Welcome to the CS2020 Homework 8 Menu ============================================== 1. Test the MyVector class for integers 2. Test the MyVector class for doubles 3. Test the MyVector class for characters

0. Exit the program ==============================================

The only difference in the sub-menus is what datatype they are processing. Implement the sub-menus as a single, global template function that takes a single template dummy parameter. The purpose of this dummy parameter is to instantiate the function as either the integer sub-menu, the double sub-menu or the character sub-menu. In this sub-menu function, declare a MyVector object of the templated datatype. You may need additional template or normal variables to support the menu operations. Present the following menu to the user to manipulate the MyVector object:

MyVector Sub-Menu ======================================================================== 1. Print the capacity and size of the list 2. Clear all the elements on the list 3. Add an element to the end of the list 4. Remove the last element from the list and print its value 5. Use the index operator to set and print the value of an element 6. Use the reserve function to change the number of elements allocated 7. Use the resize function to change the number of elements in use 8. Search for a given index in the list 9. Print the current contents of the list

0. Return to the main menu ========================================================================

Each menu option is testing a member function or operator in the MyVector class. Option 1 will print the results of capacity() and size(). Option 2 will call the clear() function. Option 3 will call the push_back() function. Option 4 calls the pop_back() function. Option 5 uses the index operator. Option 6 uses the reserve() function. Option 7 uses the resize() function. Option 8 uses the find() function. Option 9 uses the output operator.

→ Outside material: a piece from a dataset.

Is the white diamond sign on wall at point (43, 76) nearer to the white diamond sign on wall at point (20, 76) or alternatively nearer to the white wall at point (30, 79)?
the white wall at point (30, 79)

When the user gives option 0, return back to the main menu by exitting this function. This will switch back to main()'s scope. As long as your main menu loop is coded correctly, this should trigger the main menu being printed again so the user can test another MyVector object.

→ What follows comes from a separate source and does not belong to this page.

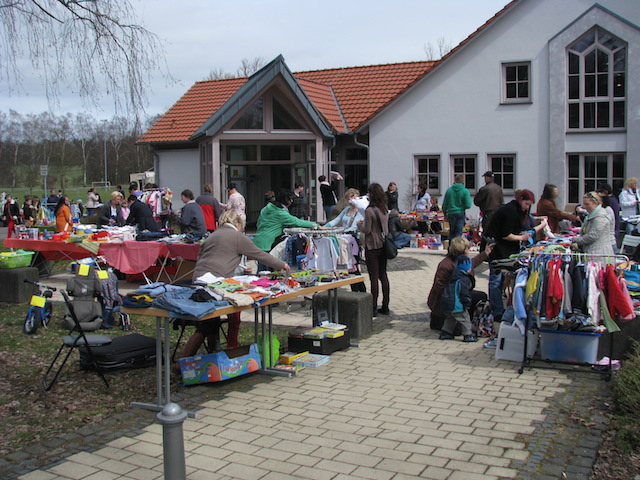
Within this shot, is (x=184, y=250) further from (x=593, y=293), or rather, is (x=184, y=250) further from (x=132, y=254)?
(x=593, y=293)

For options 1, 2, 4, 8 and 9, if the list is currently empty (empty() returns true), print out an error message about the list being empty so the operation could not be completed. Otherwise, perform the indicated operation.

For options 3, 6 and 7, be sure to use a try/catch block to check for the OutOfMemory exception being thrown. If there is an allocation failure, do NOT exit the program. Instead, return back to the main menu by exitting the sub-menu function.

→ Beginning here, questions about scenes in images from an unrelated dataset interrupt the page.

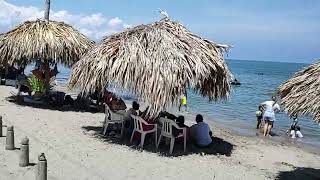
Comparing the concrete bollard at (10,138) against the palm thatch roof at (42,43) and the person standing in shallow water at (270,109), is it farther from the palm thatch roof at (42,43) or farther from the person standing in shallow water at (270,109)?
the person standing in shallow water at (270,109)

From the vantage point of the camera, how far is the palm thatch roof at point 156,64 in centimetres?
931

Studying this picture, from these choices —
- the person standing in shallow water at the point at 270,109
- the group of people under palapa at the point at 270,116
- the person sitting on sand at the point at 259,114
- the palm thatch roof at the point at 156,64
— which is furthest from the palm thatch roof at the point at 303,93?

For option 3, prompt the user for the new element and then use the push_back() function to add the element to the list.

For option 5, use a try/catch block to check for an invalid index being given. You can use the logic in main() for Lab 8 as inspiration for how to implement this option. Once the user gives a valid index, print the current value of the element at that index to the screen then ask the user for the new value of the element at that index. Read in the user's response and set the element at that index to the new value.

For option 6, prompt the user for the new capacity of the MyVector and then pass that to the reserve() function. For option 7, prompt the user for the new count of the MyVector and then pass that to the resize() function.

For option 8, prompt the user for the element they wish to search for. Use the find() function in the MyVector object. If find returns -1, tell the user that the element was not found. Otherwise, tell the user that the element was found at the returned index.